**WORK INSTRUCTION:**
As written and without pictures, set down the lines from the one that contains "adidas - City" through the end of the data.

==== SUPPLIED INFORMATION

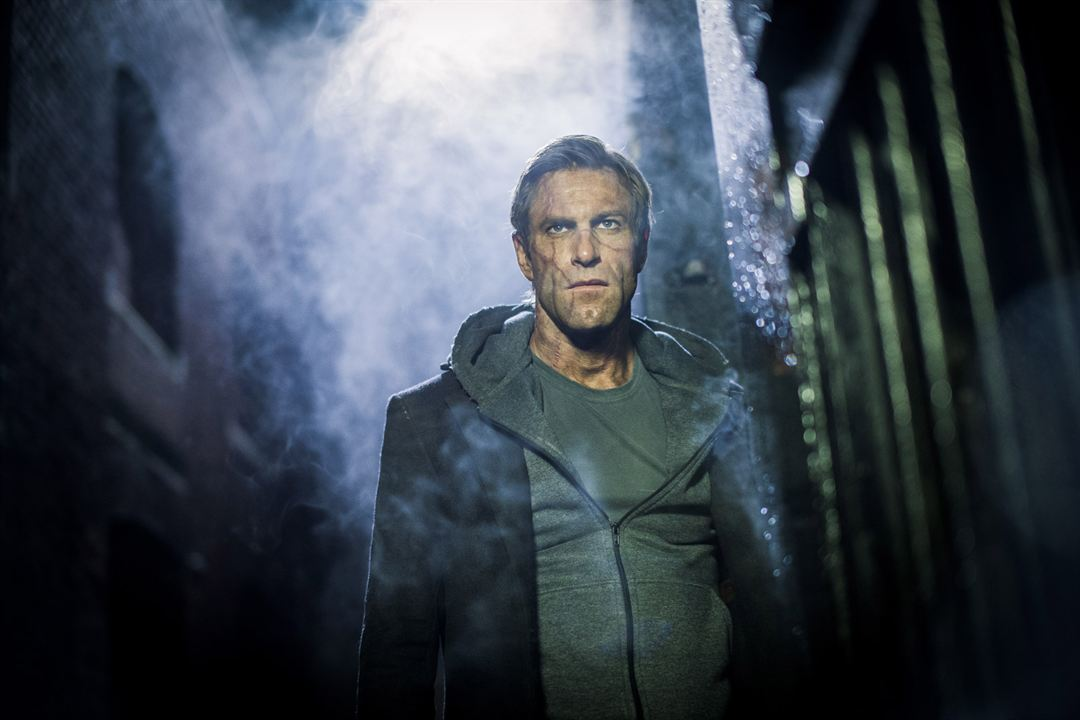 I, Frankenstein : Photo Aaron Eckhart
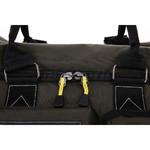 Antler Urbanite Evolve Holdall Duffle Bag Khaki 42945 - 5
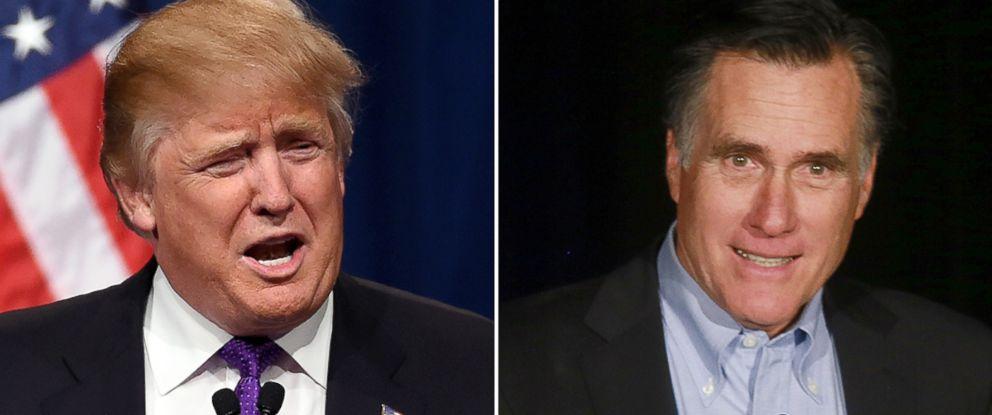 PHOTO: Donald Trump, left, and Mitt Romney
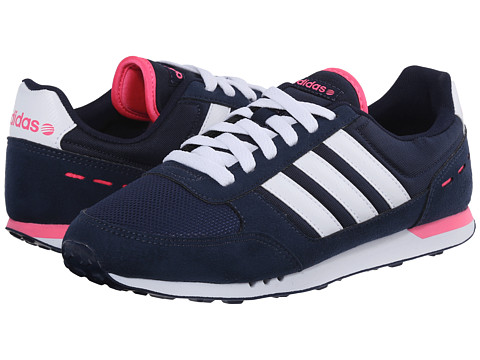 adidas - City Racer (Navy/White/Solar Pink) Women's Shoes
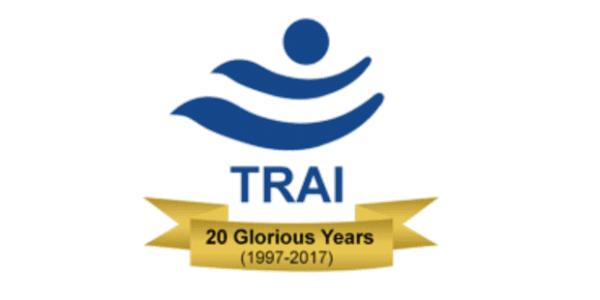 TRAI Logo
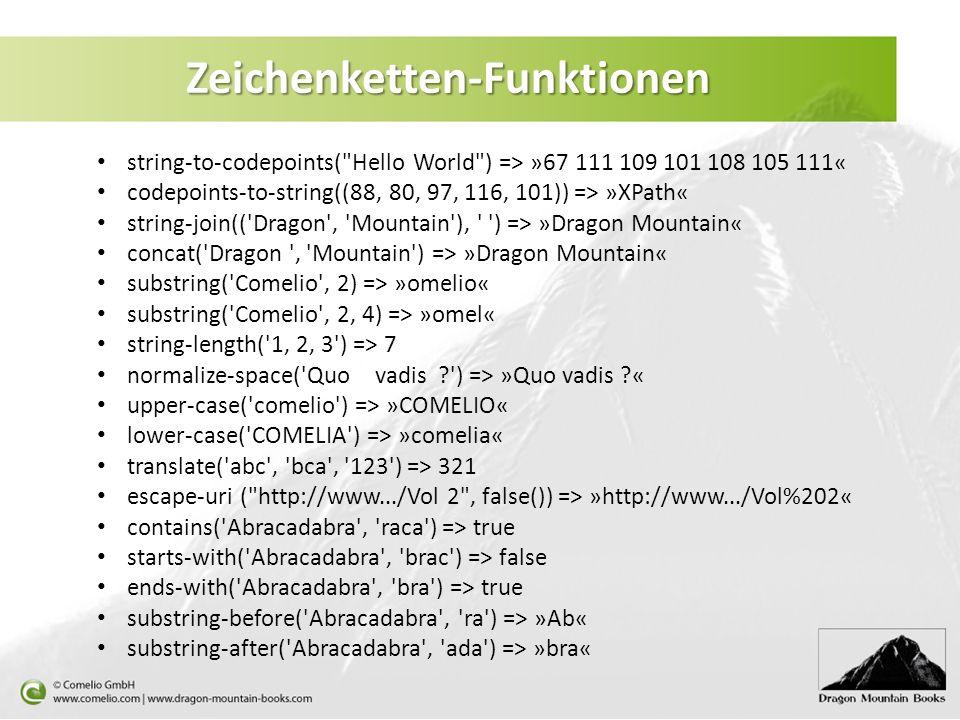 Zeichenketten-Funktionen string-to-codepoints(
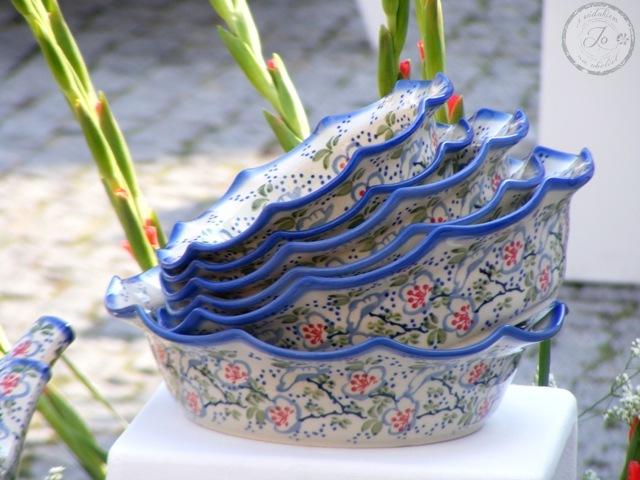 BŚC ceramicznie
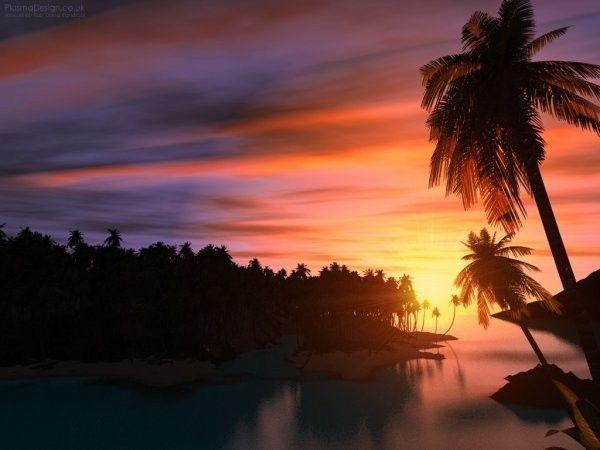 fond d'écran coucher de soleil - Page 4 Ff75233b
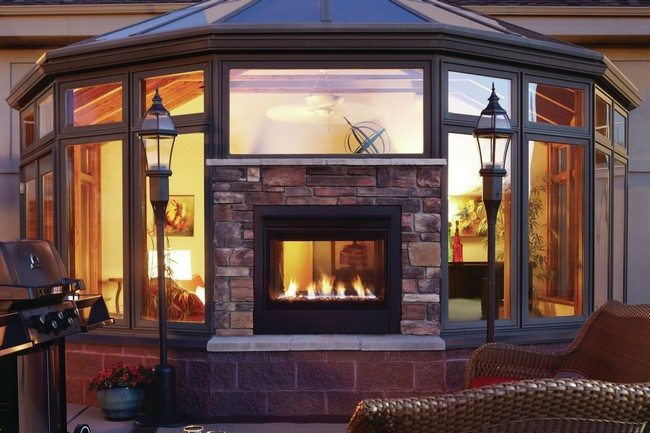 Transform Your Spacious Space With A Double Sided Fireplace Decor Around The World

========

**ANSWER TO THE EXERCISE:**
 adidas - City Racer (Navy/White/Solar Pink) Women's Shoes
 TRAI Logo
 Zeichenketten-Funktionen string-to-codepoints(
 BŚC ceramicznie
 fond d'écran coucher de soleil - Page 4 Ff75233b
 Transform Your Spacious Space With A Double Sided Fireplace Decor Around The World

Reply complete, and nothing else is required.